Hammer Studios' most memorable film, The Wicker Man,1 has its origins in at least two of the studio's earlier productions. In 1960, they took a young woman to a small New England village in The City of the Dead. Six years later, they moved a little closer to the notorious cult classic with The Witches, also released as The Devil's Own. Instead of cribbing Lovecraft, this time they directly adapt Norah Loft's 1960 novel, editions of which also received the titles The Little Wax Doll and Catch as Catch Can.

After surviving a "witch doctor-led" rebellion in the African village where she teaches, a British woman takes a post in a small English village, where nothing like that could possibly happen. After several twists, she begins to see the truth. The idea of ordinary folk as secret, deadly cultists remains a powerful one, and the gradual realization works fairly well.

Unfortunately, the cult and their rituals reach levels of cheesiness that the Monks of Bellelay would have envied. The costumes and trappings would have not been out of place in a third-season Star Trek TOS ep, while the rituals themselves recall late 60s experimental theatre or early 1970s group therapy.

The opening proves even more problematic. Yes, by all means, we must take care when applying the understanding of the present on the art of the past. Sure, the matte painting used to take us into darkest Africa looks so obvious and artificial it's almost an artistic statement in its own right. And okay, the African natives get portrayed as superstitious and fearful half-children (which, in this film, actually makes them more aware than the protagonist) or murderous savages. The intended audience, back in the day, was both visually naive and culturally unenlightened.

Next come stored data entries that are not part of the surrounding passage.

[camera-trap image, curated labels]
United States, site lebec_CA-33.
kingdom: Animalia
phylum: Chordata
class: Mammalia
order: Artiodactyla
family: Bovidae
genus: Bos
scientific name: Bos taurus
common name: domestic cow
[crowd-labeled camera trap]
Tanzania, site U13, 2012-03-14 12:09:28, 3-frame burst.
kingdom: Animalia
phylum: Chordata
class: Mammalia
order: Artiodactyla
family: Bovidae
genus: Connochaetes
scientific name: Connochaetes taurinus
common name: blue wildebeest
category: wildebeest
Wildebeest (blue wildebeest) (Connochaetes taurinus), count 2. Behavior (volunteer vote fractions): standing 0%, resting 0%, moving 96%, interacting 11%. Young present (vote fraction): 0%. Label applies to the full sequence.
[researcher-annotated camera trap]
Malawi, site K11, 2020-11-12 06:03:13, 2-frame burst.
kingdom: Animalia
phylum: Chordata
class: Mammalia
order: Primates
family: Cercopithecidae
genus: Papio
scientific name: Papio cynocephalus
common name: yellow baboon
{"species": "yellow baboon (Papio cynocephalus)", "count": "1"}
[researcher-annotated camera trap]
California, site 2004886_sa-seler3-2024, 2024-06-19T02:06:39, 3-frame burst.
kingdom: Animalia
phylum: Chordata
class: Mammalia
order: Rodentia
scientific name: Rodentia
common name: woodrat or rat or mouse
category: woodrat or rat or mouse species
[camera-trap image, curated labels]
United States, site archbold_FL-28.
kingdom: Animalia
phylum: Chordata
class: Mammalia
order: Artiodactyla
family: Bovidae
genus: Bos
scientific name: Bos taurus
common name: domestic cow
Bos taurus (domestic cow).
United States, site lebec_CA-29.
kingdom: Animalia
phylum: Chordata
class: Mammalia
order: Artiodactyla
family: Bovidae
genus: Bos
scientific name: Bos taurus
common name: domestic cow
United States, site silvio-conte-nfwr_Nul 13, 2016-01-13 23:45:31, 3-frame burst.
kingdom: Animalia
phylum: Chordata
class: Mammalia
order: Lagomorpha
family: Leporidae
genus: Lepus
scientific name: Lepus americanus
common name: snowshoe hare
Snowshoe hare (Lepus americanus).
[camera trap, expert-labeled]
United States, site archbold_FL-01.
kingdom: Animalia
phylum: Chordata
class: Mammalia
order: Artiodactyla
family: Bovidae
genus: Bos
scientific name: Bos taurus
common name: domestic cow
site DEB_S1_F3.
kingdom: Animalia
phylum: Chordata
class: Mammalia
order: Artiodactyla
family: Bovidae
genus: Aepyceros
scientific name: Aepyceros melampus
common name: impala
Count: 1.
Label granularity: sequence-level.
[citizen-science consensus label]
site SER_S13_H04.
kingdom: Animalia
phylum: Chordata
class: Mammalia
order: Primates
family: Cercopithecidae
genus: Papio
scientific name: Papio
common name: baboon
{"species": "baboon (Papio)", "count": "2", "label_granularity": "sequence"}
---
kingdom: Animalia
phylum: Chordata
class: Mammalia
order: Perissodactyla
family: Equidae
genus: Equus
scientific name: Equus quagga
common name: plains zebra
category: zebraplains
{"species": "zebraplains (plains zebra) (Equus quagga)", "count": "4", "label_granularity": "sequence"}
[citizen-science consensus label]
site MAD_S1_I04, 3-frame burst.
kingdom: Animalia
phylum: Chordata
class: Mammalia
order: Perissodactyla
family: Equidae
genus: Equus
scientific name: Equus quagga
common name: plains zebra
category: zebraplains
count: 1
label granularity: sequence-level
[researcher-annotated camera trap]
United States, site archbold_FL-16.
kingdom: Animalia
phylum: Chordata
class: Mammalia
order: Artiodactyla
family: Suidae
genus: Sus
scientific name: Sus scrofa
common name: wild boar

Except this film dates from 1966. The matte would have passed twenty years earlier, in black and white, but not in '66. And those racial attitudes cannot be contextualized as the ignorance typical of the day.

The movie adapts a novel with a premise used once before by Hammer, and already familiar to readers of horror. This version of the plot features some unexpected and intriguing twists, though at times these may challenge the viewer's willingness to suspend disbelief. As a bonus, we get Joan Fontaine in her final cinematic role-- she would act only on stage and television during her remaining thirty years. The Witches remains intriguing to fans of older horror, but most viewers will want to jump straight to The Wicker Man, which does a significantly better job with the basic premise.


Director: Cyril Frankel
Writers: Nigel Kneale, from the novel by Norah Lofts (Writing as Peter Curtis)

Joan Fontaine as Gwen Mayfield
Kay Walsh as Stephanie Bax
Alec McCowen as Alan Bax
Ann Bell as Sally Benson
Ingrid Boulting as Linda Rigg
John Collin as Dowsett
Michele Dotrice as Valerie Creek
Gwen Ffrangcon Davies as Granny Rigg
Duncan Lamont as Bob Curd
Leonard Rossiter as Dr. Wallis
Martin Stephens as Ronnie Dowsett
Carmel McSharry as Mrs. Dowsett
Viola Keats as Mrs. Curd
Shelagh Fraser as Mrs. Creek

1. With possibly the worst remake in cinematic history: few B-movies have ever been as bad as Neil LaBute and Nicholas Cage's 2006 disaster.